According to the Guardian, the government faces a multibillion-pound bill to close up to 180 quangos and in some cases it could be a decade before any savings are felt.
The Cabinet Office is poised to publish a list of the organisations facing closure or merger in its "bonfire of the quangos" next week. But private papers reveal that in several cases the liabilities from pensions, redundancies and rental contracts could outweigh any of the savings being claimed for up to 10 years.

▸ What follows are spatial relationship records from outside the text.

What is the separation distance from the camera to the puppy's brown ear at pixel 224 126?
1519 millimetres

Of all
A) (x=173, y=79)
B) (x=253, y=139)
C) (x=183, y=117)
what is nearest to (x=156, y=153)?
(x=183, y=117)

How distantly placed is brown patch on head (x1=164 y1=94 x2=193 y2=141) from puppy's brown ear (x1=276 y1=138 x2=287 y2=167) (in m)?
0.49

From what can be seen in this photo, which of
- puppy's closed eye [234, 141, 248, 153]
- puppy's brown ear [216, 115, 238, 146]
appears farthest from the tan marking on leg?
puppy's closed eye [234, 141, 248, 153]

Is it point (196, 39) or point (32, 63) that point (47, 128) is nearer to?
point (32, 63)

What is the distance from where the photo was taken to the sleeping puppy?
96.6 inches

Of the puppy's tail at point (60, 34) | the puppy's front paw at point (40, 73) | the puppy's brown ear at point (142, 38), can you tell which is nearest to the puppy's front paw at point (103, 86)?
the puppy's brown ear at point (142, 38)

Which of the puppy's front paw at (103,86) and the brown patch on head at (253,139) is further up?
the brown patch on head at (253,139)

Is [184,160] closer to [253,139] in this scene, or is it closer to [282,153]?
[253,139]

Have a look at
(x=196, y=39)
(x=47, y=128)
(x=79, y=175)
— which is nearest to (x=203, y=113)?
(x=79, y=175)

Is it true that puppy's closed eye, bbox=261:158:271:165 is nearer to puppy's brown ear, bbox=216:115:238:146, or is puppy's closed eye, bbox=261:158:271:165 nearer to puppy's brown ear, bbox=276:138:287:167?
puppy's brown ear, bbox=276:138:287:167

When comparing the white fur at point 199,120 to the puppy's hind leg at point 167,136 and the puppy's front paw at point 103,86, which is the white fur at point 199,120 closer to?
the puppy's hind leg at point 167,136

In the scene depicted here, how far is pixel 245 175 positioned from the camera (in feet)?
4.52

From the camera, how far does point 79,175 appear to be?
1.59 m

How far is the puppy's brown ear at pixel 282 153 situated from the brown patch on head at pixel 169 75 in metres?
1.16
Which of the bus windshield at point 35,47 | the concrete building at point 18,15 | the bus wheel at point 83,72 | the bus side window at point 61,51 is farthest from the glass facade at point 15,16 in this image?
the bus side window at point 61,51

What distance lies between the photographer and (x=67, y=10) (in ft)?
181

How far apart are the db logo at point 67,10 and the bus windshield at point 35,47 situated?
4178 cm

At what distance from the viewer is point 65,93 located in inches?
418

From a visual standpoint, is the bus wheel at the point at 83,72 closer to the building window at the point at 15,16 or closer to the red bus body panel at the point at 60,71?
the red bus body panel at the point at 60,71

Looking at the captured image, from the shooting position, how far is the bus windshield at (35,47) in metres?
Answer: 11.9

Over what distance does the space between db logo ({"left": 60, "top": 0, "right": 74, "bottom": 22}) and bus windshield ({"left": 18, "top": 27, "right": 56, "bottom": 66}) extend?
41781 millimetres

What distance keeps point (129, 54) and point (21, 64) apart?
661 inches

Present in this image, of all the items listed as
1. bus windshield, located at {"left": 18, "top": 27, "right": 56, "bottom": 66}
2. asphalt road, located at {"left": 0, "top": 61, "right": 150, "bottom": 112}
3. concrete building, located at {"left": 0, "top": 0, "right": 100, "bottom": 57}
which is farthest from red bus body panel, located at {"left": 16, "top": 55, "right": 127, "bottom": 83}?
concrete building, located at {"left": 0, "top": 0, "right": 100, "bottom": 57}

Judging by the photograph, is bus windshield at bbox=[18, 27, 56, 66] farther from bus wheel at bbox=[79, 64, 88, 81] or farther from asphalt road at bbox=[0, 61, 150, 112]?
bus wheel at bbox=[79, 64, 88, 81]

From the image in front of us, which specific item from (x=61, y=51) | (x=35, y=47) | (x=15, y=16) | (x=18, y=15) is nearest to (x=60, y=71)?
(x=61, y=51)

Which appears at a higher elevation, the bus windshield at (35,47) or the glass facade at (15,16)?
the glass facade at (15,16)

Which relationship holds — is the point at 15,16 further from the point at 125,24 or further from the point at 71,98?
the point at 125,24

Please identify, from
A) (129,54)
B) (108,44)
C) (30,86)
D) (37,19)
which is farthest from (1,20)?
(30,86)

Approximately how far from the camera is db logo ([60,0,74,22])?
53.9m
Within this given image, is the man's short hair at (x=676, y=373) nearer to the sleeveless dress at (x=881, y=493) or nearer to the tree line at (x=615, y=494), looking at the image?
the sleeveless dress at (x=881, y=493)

The newspaper asserts that there are concerns within the government that quangos are not producing the immediate savings the coalition had hoped for to help obliterate the £153bn deficit by 2015, adding to the intense pressure on the chancellor, George Osborne, to find every penny to meet the target.
This is one of the dilemmas of organisations embarking on change management programmes with particular focus on redundancy.
Leaving aside the other costs associted with shutting quangos, consider these employment issues with shutting quangos or merging them.
1 Redundancy Costs. You have contractual terms to respect(often generous) and redundancy pay to pay out.
2 You have to go through due process including consultation. This takes time and however well you do it is subject to possible legal scrutiny.
3 Existing Management are Caught in a Dilemma. Are they axe wielding warrior managers of they healers of trauma?
4 Most Change Management Programmes fail to focus on survivors. Historically the vast majority of survivors given no guidance or training to deal with a new environment.
5 The Bosses of Downsizing Suffer Stress. According to a dated article in Fortune Magazine called "Burned-Out Bosses" downsizing survivors incur more stress and psycholoical damage than those laid off.
6 Are you optimistic about the future? Most organisations find they do not improve through downsizing efforts. Why should this be different?